No resolution demanding the overthrow of President Assad has been passed by the general assembly of the United Nations – nor even its cynical “security” council. The UK is a founder member of the United Nations and it really ought not to be breaking its own laws: what sort of example is that to be setting to the plebs? Of course lawyers would argue that the law does not specifically forbid the provision of military hardware to militant anti-government extremists. However, such an action could be said to be an “other manner inconsistent with the Purposes of the United Nations” – one of which is clearly stated in article one paragraph one as “to maintain peace and security”.

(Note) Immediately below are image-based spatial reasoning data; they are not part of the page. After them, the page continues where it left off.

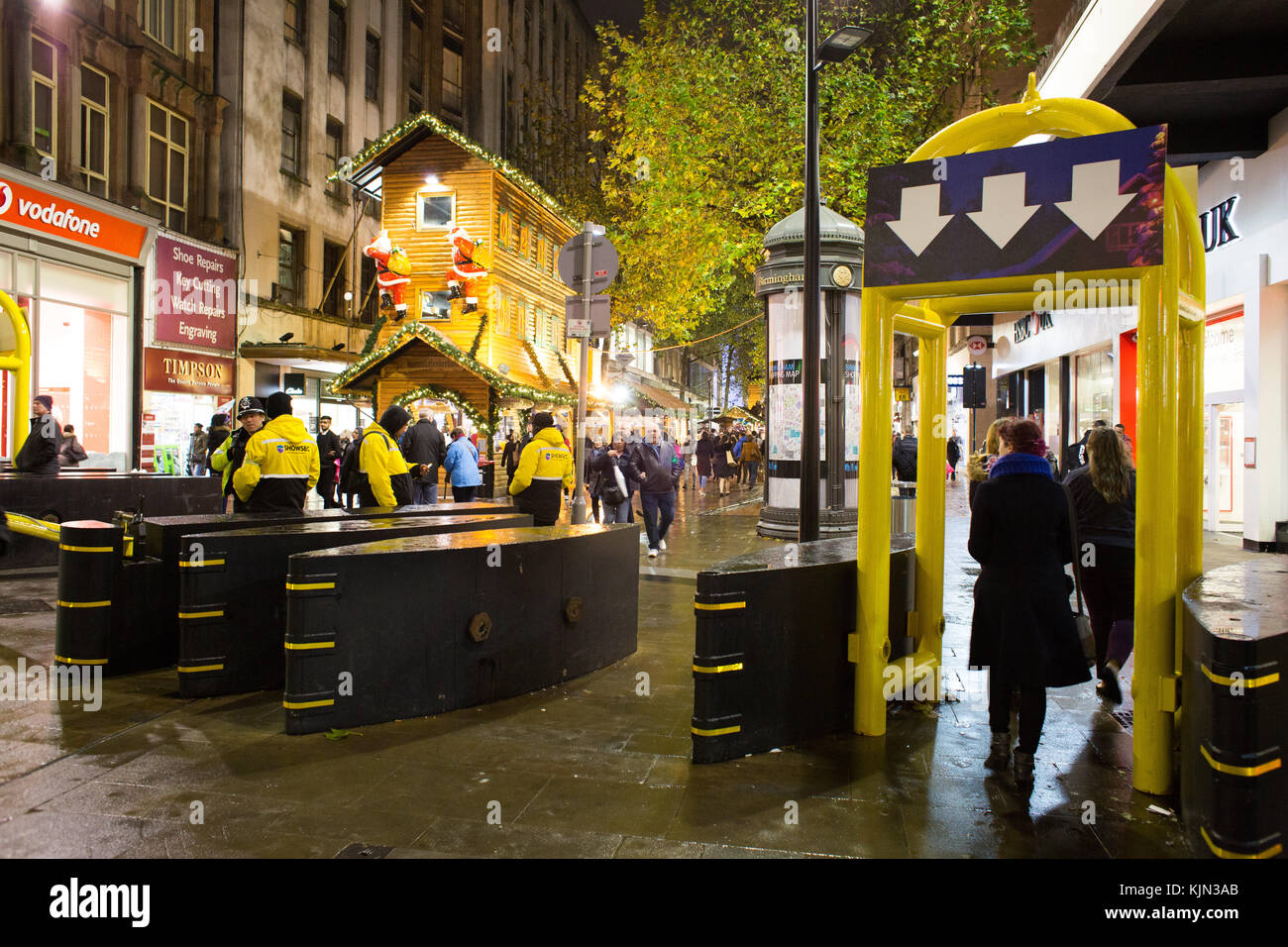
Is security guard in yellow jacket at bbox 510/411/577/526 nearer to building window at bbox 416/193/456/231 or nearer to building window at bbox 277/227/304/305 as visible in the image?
building window at bbox 416/193/456/231

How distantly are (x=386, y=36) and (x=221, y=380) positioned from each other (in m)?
14.1

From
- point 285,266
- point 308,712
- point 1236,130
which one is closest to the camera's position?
point 308,712

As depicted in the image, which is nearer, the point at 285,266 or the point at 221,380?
the point at 221,380

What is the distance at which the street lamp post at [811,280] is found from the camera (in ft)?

The Times editorial opens its argument with a subheading that reads:
“It is no longer strategically or morally tenable to stand by while Iran and Russia ship weapons to the Assad regime for use against Syrian rebels and civilians.”
As with so many articles in the Times, the content fails to deliver what is promised in the heading. We see not one word of evidence to justify the use of the word “strategically”. Why is the situation in Syria of any “strategic” importance to the interests of sixty million people in a country 3,000 miles away, with no significant economic or diplomatic links? The Times gives no answer.
As for morality, well… what can you say? Here we are being lectured on morality by someone who is openly calling for our government to break international law; and a quick glance at Britain’s “allies” in its disgraceful adventure in Syria is instructive. The anti-Assad militants are said to be resourced extensively from icons of freedom and democracy such as Bahrain and Saudi Arabia which, by the way, just happened to be carrying out some routine executions of some men convicted of theft (some of whom were just juveniles when the crimes were committed) during a chummy visit by Prince Charles. But the morality of making allies of dictatorial tyrants who routinely murder their own country’s children doesn’t seem overly to trouble the Times. Who said satire was dead?
As for the argument about standing by “while Iran and Russia ship weapons to the Assad regime” … there’s one small flaw in that point. The Assad “regime” happens to be the legitimate government of Syria [How legitimate is a government imposed on the people? -- DV Ed]. It’s perfectly within its rights to buy whatever it likes from whomever it likes – cynical trade sanctions notwithstanding, obviously.
You have to wonder what the Times leader-writer would say if there were armed extremists from foreign lands running wild around Britain, murdering, raping and looting; and some foreign country with a sizeable interest in selling military hardware and a known fondness for looting distant lands demanded the right to supply those extremists with their wares on the grounds that the British government, whilst trying to do its job to protect its people, was using some military equipment known to be supplied from the United States. Would The Times also support the right of that country to supply those extremists, I wonder, for the sake of morality.
The Times is no stranger to the courtroom. Its legal experts will know, just as our trusted political leaders who’re supporting the outrageous events in Syria know, that having a law is one thing, enforcing it is something quite different. You can quite literally get away with murder if no one is able to stop you or call you to account; and you can break international laws with just as much impunity, if the world’s only superpower says it’s O.K. But that doesn’t make the thing right, does it. Still, what could I possibly know about morality; I’m sure The Times knows much more about the subject than I do.